# Heuer Manhattan Chronosplit Gmt Lcd Display Repair.



## Jack G (Apr 7, 2008)

I have the chance of buying a 1978 Heuer Manhattan Chronosplit GMT in NOS condition.

Now I have had a few of these over the years and it is always the LCD display that fails which is what has happened to the one I have been offered.

A few years back I sold one to a collector in Germany who managed to get the LCD display repaired within a few days.

As it is few years since I had my last Manhattan and things have moved on in the LCD collecting world I am wondering if any of you guys know if/where these can be repaired?

Thanks, Jack


----------



## JonW (Mar 23, 2005)

Maybe have a chat with Hanno at Strikes n spares Jack, he might know who can help even if he cant... he has always been great for LEDs btw.


----------



## streety (Jan 17, 2009)

Try contacting Azimuth_pl. He usualy posts in the electric watch forum on this site. I know he repairs LEDs. He may sort your LCD.


----------



## Jack G (Apr 7, 2008)

JonW said:


> Maybe have a chat with Hanno at Strikes n spares Jack, he might know who can help even if he cant... he has always been great for LEDs btw.

■ DATASET ROWS ■
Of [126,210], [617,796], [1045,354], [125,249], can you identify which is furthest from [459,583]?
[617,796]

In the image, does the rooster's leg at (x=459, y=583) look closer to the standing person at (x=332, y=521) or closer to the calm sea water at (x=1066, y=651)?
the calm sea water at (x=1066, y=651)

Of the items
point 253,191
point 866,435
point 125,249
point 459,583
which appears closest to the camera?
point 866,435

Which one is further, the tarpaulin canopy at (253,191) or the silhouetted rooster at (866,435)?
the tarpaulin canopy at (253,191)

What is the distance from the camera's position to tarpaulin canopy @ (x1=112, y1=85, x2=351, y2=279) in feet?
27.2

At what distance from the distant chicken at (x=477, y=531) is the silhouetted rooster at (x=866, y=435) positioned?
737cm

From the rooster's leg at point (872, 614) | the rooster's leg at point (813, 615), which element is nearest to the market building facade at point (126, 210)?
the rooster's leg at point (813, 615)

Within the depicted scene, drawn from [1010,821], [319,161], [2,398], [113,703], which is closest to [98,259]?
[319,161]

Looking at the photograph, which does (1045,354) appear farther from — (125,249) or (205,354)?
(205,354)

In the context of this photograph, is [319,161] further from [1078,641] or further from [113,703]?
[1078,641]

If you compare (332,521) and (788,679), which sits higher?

■ DIRECTIVE 1 ■
According to the watch repair thread, which part of the Heuer Manhattan Chronosplit GMT always fails?
■ DIRECTIVE 2 ■
Write the next part of the thread about the Heuer Manhattan LCD repair.

■ FINAL ANSWER 1 ■
The LCD display.

■ FINAL ANSWER 2 ■
streety said:


> Try contacting Azimuth_pl. He usualy posts in the electric watch forum on this site. I know he repairs LEDs. He may sort your LCD.


Thanks guys will follow up on these.


----------



## Jack G (Apr 7, 2008)

I have just remembered that DKNY did a copy of this watch in around 2007/2008 but cannot find anything on line. Just a long shot but maybe their module will fit.


----------



## Agent orange (Feb 11, 2006)

Jack G said:


> I have just remembered that DKNY did a copy of this watch in around 2007/2008 but cannot find anything on line. Just a long shot but maybe their module will fit.


It does Jack I've seen a few Manhattans that have been restored and converted to use DKNY modules. I don't know how easy it is though or if any alterations are needed.

Cheers,

Gary


----------



## Jack G (Apr 7, 2008)

Agent orange said:


> Jack G said:
> 
> 
> > I have just remembered that DKNY did a copy of this watch in around 2007/2008 but cannot find anything on line. Just a long shot but maybe their module will fit.
> ...


Thanks Gary but the DKNY 'Manhattan' copies seem to have vanished completely - cannot find any reference to them at all and certainly none on ebay - strange.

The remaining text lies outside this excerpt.